Do not take photos or screenshots. Be extremely careful when taking photographs or screenshots in the lab or on lab computers. Never take a screenshot or photograph that includes confidential data.
Report any breaches within one hour. Report mis-handled data within one hour of noticing it. This will help us minimize damage.
We follow the 3-2-1 Backup guidelines (infographic below) to keep our data safe from accidental loss:
Copy 1 | Primary - original copies of our data are stored on the lab’s database or the Google Drive folder.
Copy 2 | Backup #1 - data from the experiment server and the ChildLangLab-Data folder are uploaded to Google Drive into the project's raw-data folder.
Copy 3 | Backup #2 - Data uploaded to Google Drive are backed up on the Yellow Brick Road, our cloud backup drive. For access to this backup, email Katie.
If you make a mistake, don’t worry. It’s likely we can restore a previous version, either within Google drive or from the Yellow Brick Road cloud backup.
When you make a mistake, the first thing you should do is check the version history in Google Drive. Google drive allows you to see previous versions of a file, name previous versions (for easy roll-back) and restore previous versions. If you are unable to see the version history, email Katie and she can probably access this for you.
While we take great care to protect our data, we are still vulnerable to data loss. This is because we rely on humans (you and me!) to collect, store, and manage data, and humans inevitably make mistakes. Here are some places we are most vulnerable to human error.
Laptops and iPads could be lost or stolen, or they could be “off the network”, so the data they contain is not being backed-up according to plan.

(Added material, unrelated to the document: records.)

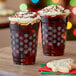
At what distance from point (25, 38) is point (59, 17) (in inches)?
10.4

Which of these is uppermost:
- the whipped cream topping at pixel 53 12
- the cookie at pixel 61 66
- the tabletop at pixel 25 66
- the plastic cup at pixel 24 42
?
the whipped cream topping at pixel 53 12

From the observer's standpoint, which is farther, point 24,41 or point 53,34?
point 53,34

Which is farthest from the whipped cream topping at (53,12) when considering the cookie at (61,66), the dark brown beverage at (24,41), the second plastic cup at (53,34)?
the cookie at (61,66)

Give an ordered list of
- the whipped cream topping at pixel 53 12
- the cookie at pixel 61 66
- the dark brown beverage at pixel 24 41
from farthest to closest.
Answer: the whipped cream topping at pixel 53 12
the dark brown beverage at pixel 24 41
the cookie at pixel 61 66

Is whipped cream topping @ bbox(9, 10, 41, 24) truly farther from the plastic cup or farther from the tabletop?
the tabletop

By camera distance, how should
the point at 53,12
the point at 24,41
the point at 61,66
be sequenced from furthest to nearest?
the point at 53,12 → the point at 24,41 → the point at 61,66

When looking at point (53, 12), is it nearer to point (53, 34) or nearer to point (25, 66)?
point (53, 34)

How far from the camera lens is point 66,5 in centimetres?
345

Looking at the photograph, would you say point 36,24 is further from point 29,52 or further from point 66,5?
point 66,5

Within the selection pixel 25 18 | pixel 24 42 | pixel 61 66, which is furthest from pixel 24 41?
pixel 61 66

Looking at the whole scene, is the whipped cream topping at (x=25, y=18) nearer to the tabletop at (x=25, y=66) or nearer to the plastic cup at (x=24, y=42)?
the plastic cup at (x=24, y=42)

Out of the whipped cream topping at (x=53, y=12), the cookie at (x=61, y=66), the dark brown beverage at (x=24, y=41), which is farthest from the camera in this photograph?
the whipped cream topping at (x=53, y=12)

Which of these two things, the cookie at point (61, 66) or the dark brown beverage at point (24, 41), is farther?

Audio/video files and data sheets must be saved in the correct location (ChildLangLab-Data) by a human in order for them to be stored and backed-up. Failure to save them properly could result in complete loss.
Files and folders must also be named according to our documentation protocol in order for us to find them in the future, and to be clear about what they are.
Experiment runtime files are named from data entered by a human; if you accidentally enter the wrong subject ID number or condition, the data will be misnamed (and potentially misrun).
Necessary access privileges mean that it is possible for you to download or move files you shouldn’t -- there is no way around this except to warn you not to and ask you to be vigilant about where and how you save lab files.
You can help protect against these mistakes by (1) doing careful science, (2) adhering to this data management plan, (3) asking questions when you aren’t sure where or how to save something (never just guess!), and (4) notifying Katie immediately when you notice a mistake.
You’ll never get in trouble for admitting a mistake -- only praised for your honesty and integrity!
Lab work and files are the Intellectual Property of me (Katie) and you and our collaborators. Because our work is sponsored by the University of Pennsylvania and government grants, it's also Penn's IP. Work we do in collaboration with other people is their IP, too, and usually their home universities.
This means you need permission from everyone on a research team before you share lab files (IP) with anyone. Even Katie can't share without permission from all collaborators. It is important to emphasize that these rules aren’t just our lab’s or Penn’s; this is a legal obligation.